(RECORD EXCERPTS)

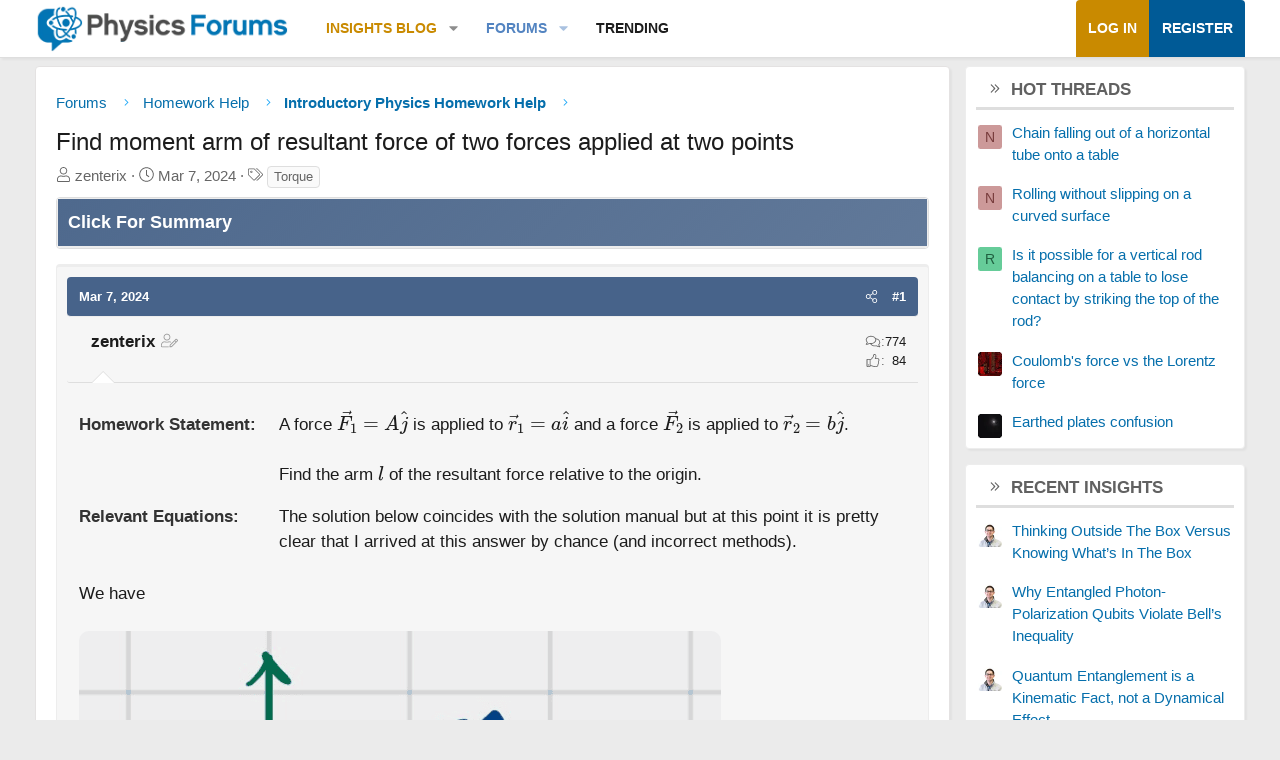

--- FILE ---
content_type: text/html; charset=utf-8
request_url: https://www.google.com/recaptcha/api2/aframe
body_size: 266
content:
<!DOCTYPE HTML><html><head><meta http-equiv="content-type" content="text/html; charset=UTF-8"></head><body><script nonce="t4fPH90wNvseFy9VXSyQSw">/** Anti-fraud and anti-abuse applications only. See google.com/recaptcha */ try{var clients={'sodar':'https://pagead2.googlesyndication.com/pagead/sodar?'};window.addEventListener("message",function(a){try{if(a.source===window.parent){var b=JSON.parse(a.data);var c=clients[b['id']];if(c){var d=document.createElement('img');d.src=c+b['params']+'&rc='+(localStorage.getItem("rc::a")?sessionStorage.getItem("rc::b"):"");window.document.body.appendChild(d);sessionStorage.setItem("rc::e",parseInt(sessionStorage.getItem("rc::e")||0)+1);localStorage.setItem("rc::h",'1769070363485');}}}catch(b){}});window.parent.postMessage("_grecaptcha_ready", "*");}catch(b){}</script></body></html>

(End RECORD EXCERPTS)

§ **YOUR TASK**
Nothing but the lines from the line that contains "request_url: https://www.google.com/recaptcha/api2/aframe" to the last line of the records above should appear in the answer; please copy them exactly.

§ **YOUR SOLUTION**
request_url: https://www.google.com/recaptcha/api2/aframe
body_size: 266
content:
<!DOCTYPE HTML><html><head><meta http-equiv="content-type" content="text/html; charset=UTF-8"></head><body><script nonce="t4fPH90wNvseFy9VXSyQSw">/** Anti-fraud and anti-abuse applications only. See google.com/recaptcha */ try{var clients={'sodar':'https://pagead2.googlesyndication.com/pagead/sodar?'};window.addEventListener("message",function(a){try{if(a.source===window.parent){var b=JSON.parse(a.data);var c=clients[b['id']];if(c){var d=document.createElement('img');d.src=c+b['params']+'&rc='+(localStorage.getItem("rc::a")?sessionStorage.getItem("rc::b"):"");window.document.body.appendChild(d);sessionStorage.setItem("rc::e",parseInt(sessionStorage.getItem("rc::e")||0)+1);localStorage.setItem("rc::h",'1769070363485');}}}catch(b){}});window.parent.postMessage("_grecaptcha_ready", "*");}catch(b){}</script></body></html>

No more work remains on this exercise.